A typical American diet is comprised of too much high-calorie foods and insufficient fruits and vegetables. Many theories and models targeting unhealthy dietary behaviors focus exclusively on people as individuals, while behavior theories such as multi-level theory of population health emphasize the social component in human cognitive habits and behaviors, providing an alternative paradigm to understand dietary behaviors. This dissertation incorporates those behavioral theories into an agent-based simulation model (ABM) to generate insights about how an individual makes food choices in the context of social network and external food environment, for the purpose of simulating policy interventions that are potentially effective in changing unhealthy dietary behaviors in an adult population of Los Angeles County.

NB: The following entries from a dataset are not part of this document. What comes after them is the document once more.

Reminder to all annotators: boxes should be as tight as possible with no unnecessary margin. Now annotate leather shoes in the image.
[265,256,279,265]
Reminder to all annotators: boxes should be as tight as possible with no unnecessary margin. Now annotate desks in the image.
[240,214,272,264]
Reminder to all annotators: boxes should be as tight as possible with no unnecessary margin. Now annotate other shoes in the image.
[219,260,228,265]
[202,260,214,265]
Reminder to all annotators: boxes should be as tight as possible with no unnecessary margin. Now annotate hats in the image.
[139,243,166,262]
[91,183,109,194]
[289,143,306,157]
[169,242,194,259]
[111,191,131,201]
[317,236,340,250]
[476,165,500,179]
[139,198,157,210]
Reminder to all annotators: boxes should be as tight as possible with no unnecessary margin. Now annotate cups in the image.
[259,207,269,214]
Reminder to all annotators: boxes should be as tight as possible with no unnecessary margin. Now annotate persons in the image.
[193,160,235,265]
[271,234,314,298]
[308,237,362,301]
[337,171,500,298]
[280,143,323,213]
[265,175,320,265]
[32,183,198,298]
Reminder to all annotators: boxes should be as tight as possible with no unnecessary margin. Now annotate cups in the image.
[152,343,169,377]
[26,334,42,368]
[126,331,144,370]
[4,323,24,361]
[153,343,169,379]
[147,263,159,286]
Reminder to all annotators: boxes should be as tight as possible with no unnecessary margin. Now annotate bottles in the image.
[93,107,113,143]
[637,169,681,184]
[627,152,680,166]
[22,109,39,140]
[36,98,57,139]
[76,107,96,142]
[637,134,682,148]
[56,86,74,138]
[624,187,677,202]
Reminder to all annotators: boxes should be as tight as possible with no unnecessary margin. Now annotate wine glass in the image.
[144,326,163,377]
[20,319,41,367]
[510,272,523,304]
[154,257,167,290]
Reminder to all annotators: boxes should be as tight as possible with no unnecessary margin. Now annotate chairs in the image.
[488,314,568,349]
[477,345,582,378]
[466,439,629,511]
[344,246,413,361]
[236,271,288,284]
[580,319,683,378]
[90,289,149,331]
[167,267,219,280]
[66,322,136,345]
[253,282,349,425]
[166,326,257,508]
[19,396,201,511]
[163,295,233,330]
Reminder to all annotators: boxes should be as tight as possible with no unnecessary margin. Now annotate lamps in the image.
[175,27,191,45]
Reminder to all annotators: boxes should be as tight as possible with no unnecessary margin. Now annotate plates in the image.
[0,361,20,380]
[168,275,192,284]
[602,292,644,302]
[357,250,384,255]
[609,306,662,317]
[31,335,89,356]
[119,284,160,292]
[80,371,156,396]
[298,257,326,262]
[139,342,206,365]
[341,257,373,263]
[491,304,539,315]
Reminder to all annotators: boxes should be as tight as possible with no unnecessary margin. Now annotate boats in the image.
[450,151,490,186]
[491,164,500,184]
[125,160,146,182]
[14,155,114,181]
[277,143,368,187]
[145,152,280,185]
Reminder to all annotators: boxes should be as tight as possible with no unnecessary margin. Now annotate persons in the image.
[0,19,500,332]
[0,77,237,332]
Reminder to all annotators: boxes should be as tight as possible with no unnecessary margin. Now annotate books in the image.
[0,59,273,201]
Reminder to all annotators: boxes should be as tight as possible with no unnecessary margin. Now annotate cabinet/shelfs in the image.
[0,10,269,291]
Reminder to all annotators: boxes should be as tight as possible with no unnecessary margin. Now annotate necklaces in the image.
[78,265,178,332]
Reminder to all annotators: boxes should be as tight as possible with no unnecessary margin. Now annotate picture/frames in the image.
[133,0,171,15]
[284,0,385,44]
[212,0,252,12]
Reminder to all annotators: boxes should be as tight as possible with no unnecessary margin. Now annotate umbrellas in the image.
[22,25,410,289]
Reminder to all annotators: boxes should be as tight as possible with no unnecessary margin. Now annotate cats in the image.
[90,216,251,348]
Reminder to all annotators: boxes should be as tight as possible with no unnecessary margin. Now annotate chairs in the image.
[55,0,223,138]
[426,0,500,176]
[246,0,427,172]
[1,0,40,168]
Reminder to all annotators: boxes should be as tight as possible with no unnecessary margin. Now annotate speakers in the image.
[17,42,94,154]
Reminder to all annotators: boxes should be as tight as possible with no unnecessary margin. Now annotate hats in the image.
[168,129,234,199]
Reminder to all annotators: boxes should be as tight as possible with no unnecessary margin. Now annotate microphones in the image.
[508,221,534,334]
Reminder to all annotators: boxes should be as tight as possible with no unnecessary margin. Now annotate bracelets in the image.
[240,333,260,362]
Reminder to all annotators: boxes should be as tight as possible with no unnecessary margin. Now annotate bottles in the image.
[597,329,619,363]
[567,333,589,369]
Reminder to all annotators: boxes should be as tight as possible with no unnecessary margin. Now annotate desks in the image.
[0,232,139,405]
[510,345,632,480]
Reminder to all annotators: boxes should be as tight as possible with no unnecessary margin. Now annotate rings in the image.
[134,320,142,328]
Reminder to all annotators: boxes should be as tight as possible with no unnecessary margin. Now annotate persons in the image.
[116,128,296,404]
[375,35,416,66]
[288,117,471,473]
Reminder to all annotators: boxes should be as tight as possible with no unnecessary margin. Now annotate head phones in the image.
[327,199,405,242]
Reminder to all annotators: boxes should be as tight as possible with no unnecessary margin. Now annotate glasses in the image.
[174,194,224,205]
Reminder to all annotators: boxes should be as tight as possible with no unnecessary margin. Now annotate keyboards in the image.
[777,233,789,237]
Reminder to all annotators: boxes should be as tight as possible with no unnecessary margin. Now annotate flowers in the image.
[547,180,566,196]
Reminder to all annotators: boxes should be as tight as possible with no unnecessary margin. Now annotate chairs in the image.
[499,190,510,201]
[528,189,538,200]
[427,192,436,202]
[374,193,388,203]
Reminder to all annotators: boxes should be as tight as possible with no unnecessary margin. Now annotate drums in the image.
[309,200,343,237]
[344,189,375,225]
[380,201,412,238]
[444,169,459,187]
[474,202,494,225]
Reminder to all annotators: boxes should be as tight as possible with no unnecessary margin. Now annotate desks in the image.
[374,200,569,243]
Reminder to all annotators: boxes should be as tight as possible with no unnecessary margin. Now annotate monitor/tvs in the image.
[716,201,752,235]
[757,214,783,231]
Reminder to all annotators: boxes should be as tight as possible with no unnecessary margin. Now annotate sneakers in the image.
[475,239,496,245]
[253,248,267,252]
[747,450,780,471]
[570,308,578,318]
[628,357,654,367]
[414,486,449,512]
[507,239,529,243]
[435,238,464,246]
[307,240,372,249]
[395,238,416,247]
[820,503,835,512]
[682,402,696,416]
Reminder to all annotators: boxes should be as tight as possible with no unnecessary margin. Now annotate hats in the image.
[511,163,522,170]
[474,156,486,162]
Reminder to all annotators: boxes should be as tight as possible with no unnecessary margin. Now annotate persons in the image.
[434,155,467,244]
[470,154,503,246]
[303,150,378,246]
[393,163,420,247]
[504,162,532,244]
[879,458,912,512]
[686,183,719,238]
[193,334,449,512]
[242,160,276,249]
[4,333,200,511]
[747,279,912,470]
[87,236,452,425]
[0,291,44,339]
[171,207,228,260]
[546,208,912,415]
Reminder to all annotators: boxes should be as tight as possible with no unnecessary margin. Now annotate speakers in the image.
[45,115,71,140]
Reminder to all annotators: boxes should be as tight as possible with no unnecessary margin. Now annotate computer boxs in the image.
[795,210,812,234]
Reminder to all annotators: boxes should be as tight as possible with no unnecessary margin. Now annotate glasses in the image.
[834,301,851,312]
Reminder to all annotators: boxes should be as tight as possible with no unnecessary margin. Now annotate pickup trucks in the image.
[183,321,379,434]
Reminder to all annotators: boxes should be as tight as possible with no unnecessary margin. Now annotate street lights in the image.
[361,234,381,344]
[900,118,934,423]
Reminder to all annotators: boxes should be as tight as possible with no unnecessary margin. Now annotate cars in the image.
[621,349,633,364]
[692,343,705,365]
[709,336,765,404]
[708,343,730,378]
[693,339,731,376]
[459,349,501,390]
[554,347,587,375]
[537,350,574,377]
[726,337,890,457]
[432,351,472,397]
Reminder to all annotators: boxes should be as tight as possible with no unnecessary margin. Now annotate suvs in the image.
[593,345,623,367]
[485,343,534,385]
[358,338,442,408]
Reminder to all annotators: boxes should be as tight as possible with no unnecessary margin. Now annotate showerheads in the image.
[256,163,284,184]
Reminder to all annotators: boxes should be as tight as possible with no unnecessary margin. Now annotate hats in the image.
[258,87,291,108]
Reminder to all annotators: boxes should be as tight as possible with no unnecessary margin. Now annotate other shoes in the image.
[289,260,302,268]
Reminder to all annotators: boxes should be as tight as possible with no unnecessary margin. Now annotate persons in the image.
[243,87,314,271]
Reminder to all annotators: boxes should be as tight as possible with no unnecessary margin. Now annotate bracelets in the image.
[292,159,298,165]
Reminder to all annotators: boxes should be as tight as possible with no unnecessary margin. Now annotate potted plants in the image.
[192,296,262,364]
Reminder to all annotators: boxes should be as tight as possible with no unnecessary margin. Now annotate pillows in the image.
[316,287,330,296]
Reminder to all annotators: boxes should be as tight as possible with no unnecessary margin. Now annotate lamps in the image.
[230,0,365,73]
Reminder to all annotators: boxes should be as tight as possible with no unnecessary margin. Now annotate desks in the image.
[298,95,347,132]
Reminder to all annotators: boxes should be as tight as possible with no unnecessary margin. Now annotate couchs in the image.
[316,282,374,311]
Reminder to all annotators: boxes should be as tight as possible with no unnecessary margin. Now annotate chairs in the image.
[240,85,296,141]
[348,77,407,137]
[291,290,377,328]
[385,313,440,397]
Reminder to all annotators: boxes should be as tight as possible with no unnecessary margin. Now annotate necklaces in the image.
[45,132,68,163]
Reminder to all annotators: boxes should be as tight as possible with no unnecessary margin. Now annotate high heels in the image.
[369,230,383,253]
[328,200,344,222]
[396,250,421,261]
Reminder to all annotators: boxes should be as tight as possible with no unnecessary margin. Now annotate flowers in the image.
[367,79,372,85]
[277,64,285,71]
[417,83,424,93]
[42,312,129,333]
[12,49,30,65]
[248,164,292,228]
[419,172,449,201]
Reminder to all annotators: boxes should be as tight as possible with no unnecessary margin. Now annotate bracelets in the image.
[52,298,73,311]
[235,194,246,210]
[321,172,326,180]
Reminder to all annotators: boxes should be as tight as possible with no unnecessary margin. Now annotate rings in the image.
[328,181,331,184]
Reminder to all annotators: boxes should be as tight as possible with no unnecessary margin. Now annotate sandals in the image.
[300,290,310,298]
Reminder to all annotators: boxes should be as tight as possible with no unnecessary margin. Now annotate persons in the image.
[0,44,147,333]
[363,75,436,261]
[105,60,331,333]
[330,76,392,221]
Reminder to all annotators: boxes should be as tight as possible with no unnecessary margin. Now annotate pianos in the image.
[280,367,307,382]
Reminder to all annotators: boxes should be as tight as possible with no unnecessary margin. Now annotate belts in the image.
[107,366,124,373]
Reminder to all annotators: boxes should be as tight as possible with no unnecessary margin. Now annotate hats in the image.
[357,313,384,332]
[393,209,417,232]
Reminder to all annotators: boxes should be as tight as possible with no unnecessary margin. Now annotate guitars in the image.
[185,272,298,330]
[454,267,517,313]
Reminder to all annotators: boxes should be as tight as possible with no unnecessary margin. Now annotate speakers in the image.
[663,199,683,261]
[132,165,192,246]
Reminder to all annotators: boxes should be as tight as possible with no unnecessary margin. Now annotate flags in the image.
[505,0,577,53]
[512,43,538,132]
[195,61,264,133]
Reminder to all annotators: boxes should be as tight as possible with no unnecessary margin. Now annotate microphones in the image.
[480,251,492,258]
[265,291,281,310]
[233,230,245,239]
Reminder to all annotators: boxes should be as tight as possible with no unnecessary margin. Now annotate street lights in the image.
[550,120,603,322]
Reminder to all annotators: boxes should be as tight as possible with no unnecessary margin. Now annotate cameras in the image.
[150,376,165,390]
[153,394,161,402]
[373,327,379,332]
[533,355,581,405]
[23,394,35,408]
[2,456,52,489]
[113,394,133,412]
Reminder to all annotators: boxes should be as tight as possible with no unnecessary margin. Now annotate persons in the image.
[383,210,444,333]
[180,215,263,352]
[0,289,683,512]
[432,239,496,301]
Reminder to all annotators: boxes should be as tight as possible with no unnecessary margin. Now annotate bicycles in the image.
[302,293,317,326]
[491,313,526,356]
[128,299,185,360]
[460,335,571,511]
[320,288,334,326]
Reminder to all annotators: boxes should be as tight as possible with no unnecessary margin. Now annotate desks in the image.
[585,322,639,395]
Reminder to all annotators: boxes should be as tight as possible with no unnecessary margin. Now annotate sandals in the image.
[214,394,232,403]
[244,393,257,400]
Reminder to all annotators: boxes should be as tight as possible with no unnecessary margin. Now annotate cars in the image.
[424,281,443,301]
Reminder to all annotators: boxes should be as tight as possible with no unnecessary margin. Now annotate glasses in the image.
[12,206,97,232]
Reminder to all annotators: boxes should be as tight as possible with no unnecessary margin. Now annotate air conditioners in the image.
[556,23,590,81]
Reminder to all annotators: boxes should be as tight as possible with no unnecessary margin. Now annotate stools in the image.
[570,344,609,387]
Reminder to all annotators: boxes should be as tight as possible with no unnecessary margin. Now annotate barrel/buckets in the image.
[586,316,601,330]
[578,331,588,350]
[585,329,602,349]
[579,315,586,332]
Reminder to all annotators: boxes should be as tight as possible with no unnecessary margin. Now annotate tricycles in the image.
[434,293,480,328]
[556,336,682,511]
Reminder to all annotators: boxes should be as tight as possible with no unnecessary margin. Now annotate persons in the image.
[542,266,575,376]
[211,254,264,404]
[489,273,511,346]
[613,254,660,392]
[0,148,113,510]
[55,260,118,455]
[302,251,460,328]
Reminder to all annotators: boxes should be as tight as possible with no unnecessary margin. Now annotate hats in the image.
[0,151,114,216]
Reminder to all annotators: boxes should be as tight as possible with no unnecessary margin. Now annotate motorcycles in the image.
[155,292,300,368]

Chapter 2 describes the model structure, process overview and model settings. Chapter 3 focuses on empirical estimation of model parameters and tests the model using face validation and sensitivity analysis. Data from the 2007 Food Attitudes and Behaviors Survey and other empirical studies are used to estimate model parameters, and data from Los Angeles County Health Survey 2007 are used to validate the model predictions at baseline. Based on the validated model, Chapter 4 contrasts the potential effects of various policies on individuals' dietary decisions using model simulation. The model shows that a 20% increase in taxes on fast foods would lower the probability of fast-food consumption by 3 percentage points, whereas improving the visibility of positive social norms by 10%, either through community-based or mass-media campaigns, could improve the consumption of fruits and vegetables by 7 percentage points and lower fast-food consumption by 6 percentage points. Zoning policies has no significant impact on food consumption in a moderately-dense urban neighborhood since people have easy access to both healthy and unhealthy food outlets. Chapter 5 concludes that interventions emphasizing healthy eating norms have the great potential to create sustainable behavior change, and may be more effective than directly targeting food prices or regulating local food outlets. Agent-based modeling may be a useful tool for testing the population-level effects of various policies within complex systems.